* begin *
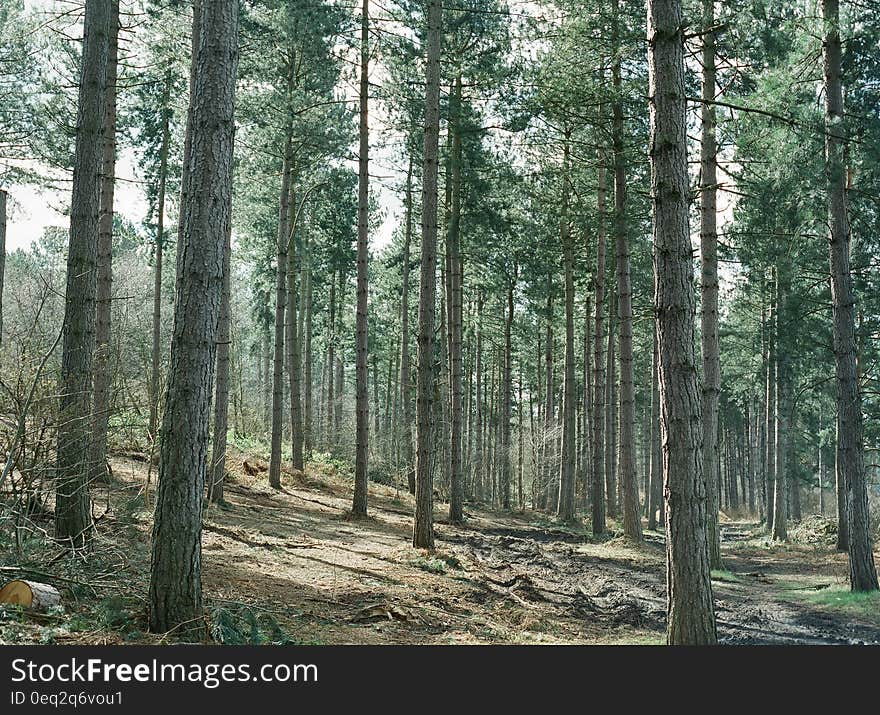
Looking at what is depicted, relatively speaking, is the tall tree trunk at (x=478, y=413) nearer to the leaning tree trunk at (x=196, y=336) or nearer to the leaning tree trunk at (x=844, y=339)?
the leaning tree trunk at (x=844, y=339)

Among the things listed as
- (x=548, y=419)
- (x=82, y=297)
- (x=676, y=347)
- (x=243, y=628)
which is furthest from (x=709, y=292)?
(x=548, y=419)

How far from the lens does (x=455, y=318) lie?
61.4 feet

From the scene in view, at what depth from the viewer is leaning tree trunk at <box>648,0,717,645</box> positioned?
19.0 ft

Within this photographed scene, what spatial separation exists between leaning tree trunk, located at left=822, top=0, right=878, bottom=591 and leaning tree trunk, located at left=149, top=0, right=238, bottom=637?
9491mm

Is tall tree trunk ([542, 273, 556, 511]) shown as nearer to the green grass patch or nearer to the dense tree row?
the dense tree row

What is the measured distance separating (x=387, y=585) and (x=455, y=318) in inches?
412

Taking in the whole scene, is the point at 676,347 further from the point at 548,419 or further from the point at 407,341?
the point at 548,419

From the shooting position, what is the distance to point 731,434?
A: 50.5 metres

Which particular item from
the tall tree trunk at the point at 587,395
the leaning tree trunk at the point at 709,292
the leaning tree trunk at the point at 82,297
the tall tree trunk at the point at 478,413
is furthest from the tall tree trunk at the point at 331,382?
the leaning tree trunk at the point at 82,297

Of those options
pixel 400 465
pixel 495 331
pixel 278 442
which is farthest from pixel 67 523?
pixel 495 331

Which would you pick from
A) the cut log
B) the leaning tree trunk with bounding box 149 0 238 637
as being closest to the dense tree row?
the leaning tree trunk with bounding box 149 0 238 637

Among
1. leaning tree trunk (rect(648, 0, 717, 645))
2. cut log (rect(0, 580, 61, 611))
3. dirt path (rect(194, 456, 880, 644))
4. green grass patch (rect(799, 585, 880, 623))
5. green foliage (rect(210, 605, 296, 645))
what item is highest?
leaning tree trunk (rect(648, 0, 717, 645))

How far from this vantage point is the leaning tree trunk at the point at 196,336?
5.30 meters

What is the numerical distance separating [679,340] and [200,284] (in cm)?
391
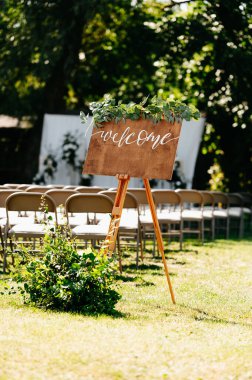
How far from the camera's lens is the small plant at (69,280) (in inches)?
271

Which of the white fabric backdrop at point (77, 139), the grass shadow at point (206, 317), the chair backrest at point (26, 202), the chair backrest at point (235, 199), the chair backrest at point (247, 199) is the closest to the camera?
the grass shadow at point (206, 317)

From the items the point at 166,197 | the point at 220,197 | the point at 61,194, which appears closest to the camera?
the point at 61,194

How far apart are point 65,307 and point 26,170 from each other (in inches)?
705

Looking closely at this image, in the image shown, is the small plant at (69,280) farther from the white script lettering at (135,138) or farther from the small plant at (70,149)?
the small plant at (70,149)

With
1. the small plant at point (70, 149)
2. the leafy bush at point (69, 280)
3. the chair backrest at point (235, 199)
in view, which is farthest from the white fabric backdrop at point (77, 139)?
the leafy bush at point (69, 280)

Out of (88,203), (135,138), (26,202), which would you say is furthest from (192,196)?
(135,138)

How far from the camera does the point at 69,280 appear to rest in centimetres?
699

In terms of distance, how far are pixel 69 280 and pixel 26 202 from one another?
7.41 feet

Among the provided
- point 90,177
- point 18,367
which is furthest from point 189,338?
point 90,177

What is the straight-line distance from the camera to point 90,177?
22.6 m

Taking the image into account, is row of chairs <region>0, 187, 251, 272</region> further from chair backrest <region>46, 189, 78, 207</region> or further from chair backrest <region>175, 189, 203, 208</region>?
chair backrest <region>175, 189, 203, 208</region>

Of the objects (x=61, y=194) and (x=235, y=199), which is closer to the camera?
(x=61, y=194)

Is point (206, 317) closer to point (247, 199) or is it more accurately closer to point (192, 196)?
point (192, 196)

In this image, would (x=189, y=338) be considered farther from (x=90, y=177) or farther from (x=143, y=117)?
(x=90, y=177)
* end *
* begin *
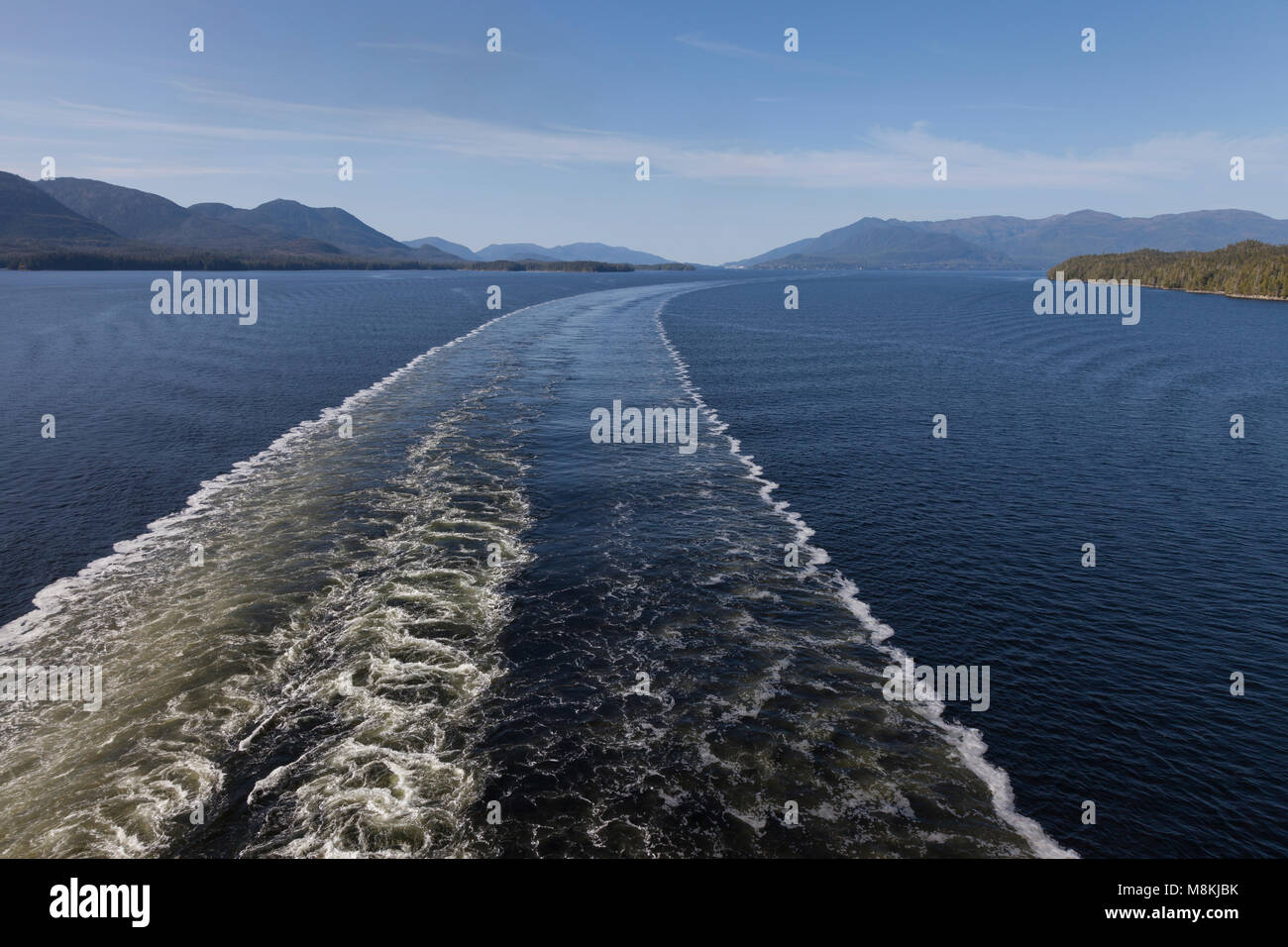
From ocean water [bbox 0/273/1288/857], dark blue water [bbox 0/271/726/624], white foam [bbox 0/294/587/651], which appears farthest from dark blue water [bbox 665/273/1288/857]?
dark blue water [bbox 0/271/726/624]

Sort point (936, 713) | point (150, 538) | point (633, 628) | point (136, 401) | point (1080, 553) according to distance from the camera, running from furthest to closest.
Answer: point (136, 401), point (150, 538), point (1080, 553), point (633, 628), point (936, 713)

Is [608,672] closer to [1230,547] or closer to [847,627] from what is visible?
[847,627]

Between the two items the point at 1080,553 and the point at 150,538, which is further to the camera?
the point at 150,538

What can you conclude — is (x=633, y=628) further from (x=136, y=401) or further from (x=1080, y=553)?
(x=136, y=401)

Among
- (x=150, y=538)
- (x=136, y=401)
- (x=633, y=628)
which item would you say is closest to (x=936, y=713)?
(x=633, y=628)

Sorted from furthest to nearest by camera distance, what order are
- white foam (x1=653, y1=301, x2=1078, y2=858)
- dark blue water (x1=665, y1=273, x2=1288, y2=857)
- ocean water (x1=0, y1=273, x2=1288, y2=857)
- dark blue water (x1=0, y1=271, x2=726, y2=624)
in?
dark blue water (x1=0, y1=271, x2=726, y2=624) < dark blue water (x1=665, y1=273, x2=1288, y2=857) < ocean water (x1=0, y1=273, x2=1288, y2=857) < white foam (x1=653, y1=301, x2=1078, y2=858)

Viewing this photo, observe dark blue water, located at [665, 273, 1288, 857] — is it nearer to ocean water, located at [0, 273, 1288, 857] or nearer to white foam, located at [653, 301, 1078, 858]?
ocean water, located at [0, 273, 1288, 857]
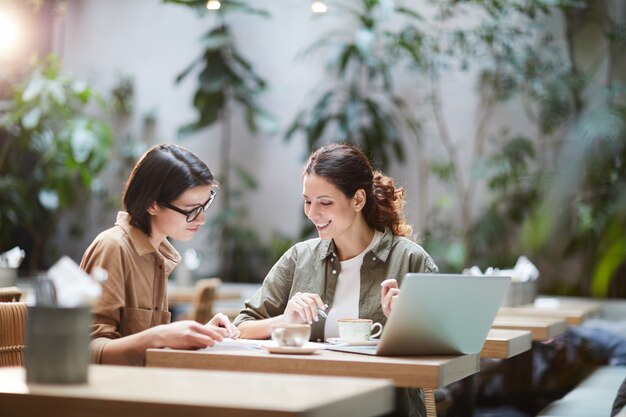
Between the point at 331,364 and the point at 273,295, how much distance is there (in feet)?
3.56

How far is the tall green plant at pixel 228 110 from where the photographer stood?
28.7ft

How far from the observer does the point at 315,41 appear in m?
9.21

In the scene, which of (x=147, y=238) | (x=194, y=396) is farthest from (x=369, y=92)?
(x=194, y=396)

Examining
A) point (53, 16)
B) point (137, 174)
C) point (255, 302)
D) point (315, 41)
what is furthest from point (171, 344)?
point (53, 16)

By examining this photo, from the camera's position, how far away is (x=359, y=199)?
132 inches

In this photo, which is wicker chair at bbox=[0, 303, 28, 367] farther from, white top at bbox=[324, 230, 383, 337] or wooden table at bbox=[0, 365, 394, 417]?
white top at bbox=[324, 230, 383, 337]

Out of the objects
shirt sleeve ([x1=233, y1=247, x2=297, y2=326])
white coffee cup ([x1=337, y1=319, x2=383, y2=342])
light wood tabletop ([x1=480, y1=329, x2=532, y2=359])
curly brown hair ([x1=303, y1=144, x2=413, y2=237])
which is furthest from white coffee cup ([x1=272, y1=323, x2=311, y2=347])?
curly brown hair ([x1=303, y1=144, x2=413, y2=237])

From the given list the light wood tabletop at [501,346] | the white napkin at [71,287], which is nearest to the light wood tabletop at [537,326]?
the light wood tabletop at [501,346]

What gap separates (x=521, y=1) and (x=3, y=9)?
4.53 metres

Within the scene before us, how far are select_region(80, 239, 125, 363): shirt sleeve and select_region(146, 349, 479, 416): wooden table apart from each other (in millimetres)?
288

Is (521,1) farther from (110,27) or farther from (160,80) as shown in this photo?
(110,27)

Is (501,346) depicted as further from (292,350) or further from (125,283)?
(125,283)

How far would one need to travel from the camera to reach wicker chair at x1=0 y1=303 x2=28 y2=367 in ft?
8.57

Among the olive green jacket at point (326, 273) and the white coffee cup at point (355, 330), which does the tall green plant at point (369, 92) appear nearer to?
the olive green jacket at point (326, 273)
* end *
Exercise
Reproduce only the part of the records that opens with the line containing "How far from the observer" and closes with the line containing "4.53 metres", substituting "rattan chair" for every "wicker chair" and leaving everything else unchanged.

Answer for the task
How far from the observer does the point at 315,41 appear in m?
9.21

In the scene, which of (x=147, y=238) | (x=194, y=396) is farthest from (x=369, y=92)?
(x=194, y=396)

Examining
A) point (53, 16)
B) point (137, 174)
C) point (255, 302)
D) point (315, 41)
what is furthest from point (171, 344)?
point (53, 16)

By examining this photo, from the camera's position, how far away is (x=359, y=199)?
132 inches

In this photo, which is rattan chair at bbox=[0, 303, 28, 367] farther from, white top at bbox=[324, 230, 383, 337] or wooden table at bbox=[0, 365, 394, 417]?
white top at bbox=[324, 230, 383, 337]

Out of the objects
shirt sleeve ([x1=233, y1=247, x2=297, y2=326])
white coffee cup ([x1=337, y1=319, x2=383, y2=342])
light wood tabletop ([x1=480, y1=329, x2=532, y2=359])
curly brown hair ([x1=303, y1=144, x2=413, y2=237])
which is furthest from white coffee cup ([x1=272, y1=323, x2=311, y2=347])?
curly brown hair ([x1=303, y1=144, x2=413, y2=237])

From the given list the light wood tabletop at [501,346] | the white napkin at [71,287], which is nearest to the light wood tabletop at [537,326]?
the light wood tabletop at [501,346]

What gap separates (x=521, y=1) and (x=3, y=9)?
4.53 metres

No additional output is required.